### TEXT SECTION
Legal News & Analysis – Asia Pacific – Australia – Dispute Resolution

 

Amcor Packaging (Australia) Pty Ltd v Baulderstone Pty Ltd [2013] FCA 253


WHAT YOU NEED TO KNOW

 

  • The recent Federal Court decision in Amcor Packaging (Australia) Pty Ltd v Baulderstone Pty Ltd [2013] FCA 253 held that a clause which referred all disputes to arbitration which arose “in connection with” an agreement to develop a proposal for a significant project should exclude only those claims entirely unrelated to the commercial transaction contemplated by the agreement.


WHAT YOU NEED TO DO

 

  • The decision provides a timely reminder of the dangers of permitting negotiations to drift while works proceed in the absence of a concluded contract.


Facts of the dispute


From September 2007 until July 2010, Amcor and Baulderstone were in negotiations in relation to the design and construction of a building to house a very large paper machine and for the installation of that machine at an Amcor site in Botany, New South Wales known as the “B9 Project”.


In November 2008, Amcor and Baulderstone entered into what was called a Project Delivery Proposal Agreement (PDPA). The purpose of the PDPA was to set out the terms and conditions on which Baulderstone would provide its skill, knowledge and expertise to develop and complete a proposal for the delivery of the B9 Project. The BDPA contemplated that Baulderstone would negotiate and agree a guaranteed maximum price contract (GMP) with Amcor under which it would undertake the B9 Project.


In October 2009, Baulderstone commenced Stage 1 of the B9 Project which entailed certain preparatory work. Meanwhile, the negotiations for Stage 2 (the construction works to be undertaken on the basis of the GMP) between Amcor and Baulderstone continued.


By December 2009, Amcor had negotiated and concluded its contract for the supply of the paper machine with a company in Finland. Under the terms of the supply contract, the supplier was contractually obliged to deliver the paper machine within a 15 month timeframe. In order to avoid any co-ordination issues between the supply of the paper machine and the completion of the building in which to house it, Amcor’s intended that the GMP would be fully negotiated and executed by March 2010. Baulderstone was aware of the timing issues concerning the delivery of the paper machine.


By March 2010, the parties had exchanged drafts of the GMP in which a purchase price in the order of $200 million was being finalised. By later April 2010, an executive director of Baulderstone informed Amcor that he considered that agreement had been reached on the major commercial issues and that he was confident that an agreement could be signed in early May 2010.


Negotiations continued until mid-July 2010, when Baulderstone informed Amcor that its parent, Bilfinger Berger, had withdrawn approval for Baulderstone to be involved in the B9 Project if governed by a GMP. Amcor asserted that this development came as a complete surprise and that, at no time, had Baulderstone informed it that the entry into a binding contract was subject to the approval of Bilfinger Berger or that there was a risk that such approval would not be provided. In the ensuing weeks, Amcor and Baulderstone held discussions regarding options for the B9 Project. There was no satisfactory resolution from Amcor’s point of view which subsequently terminated discussions with Baulderstone and ultimately entered into revised contractual arrangements with the Leighton Group for the construction of the B9 Project.

### TASKS
• a. In the case summary, whose withdrawal of approval did Baulderstone report to Amcor in mid-July 2010?
• b. Write the next part of the case summary about the Amcor and Baulderstone dispute, continuing from its final sentence.

### SOURCE DATA
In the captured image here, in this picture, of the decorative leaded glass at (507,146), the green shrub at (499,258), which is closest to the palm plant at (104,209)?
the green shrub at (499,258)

### ANSWER LIST
• a. Its parent company, Bilfinger Berger.

• b.
Amcor claimed that it had suffered losses in the tens of millions of dollars arising out of Baulderstone’s decision not to enter into a GMP, Those losses included the extra expenses incurred in storing and managing the paper machine and interest on borrowed funds incurred by the delay. Amcor believed that it had various causes of action against Baulderstone, three executives of Baulderstone who represented that company in the negotiations and possibly against Bilfinger Berger on the following bases:


a) pursuant to ss 51A and 52 of the Trade Practices Act 1974 (Cth) (which applied at the relevant time) for making representations as to future matters when it did not have reasonable grounds to do so;


b) against the executives for their knowing involvement in the above contravention; and


c) against Baulderstone for breaching contractual terms of the PDPA that it negotiate in good faith and act honestly and fairly.


Application before the Court


Amcor made application to the Court for pre-action or preliminary discovery of relevant documents from Baulderstone and the executives who were involved in the negotiations. Baulderstone sought to stay the proposed proceeding including the application for preliminary discovery under s8 of the Commercial Arbitration Act 2011 (Vic) on the basis that the PDPA contained a contractual submission to arbitration in accordance with the rules of arbitration of the International Chamber of Commerce (ICC Rules).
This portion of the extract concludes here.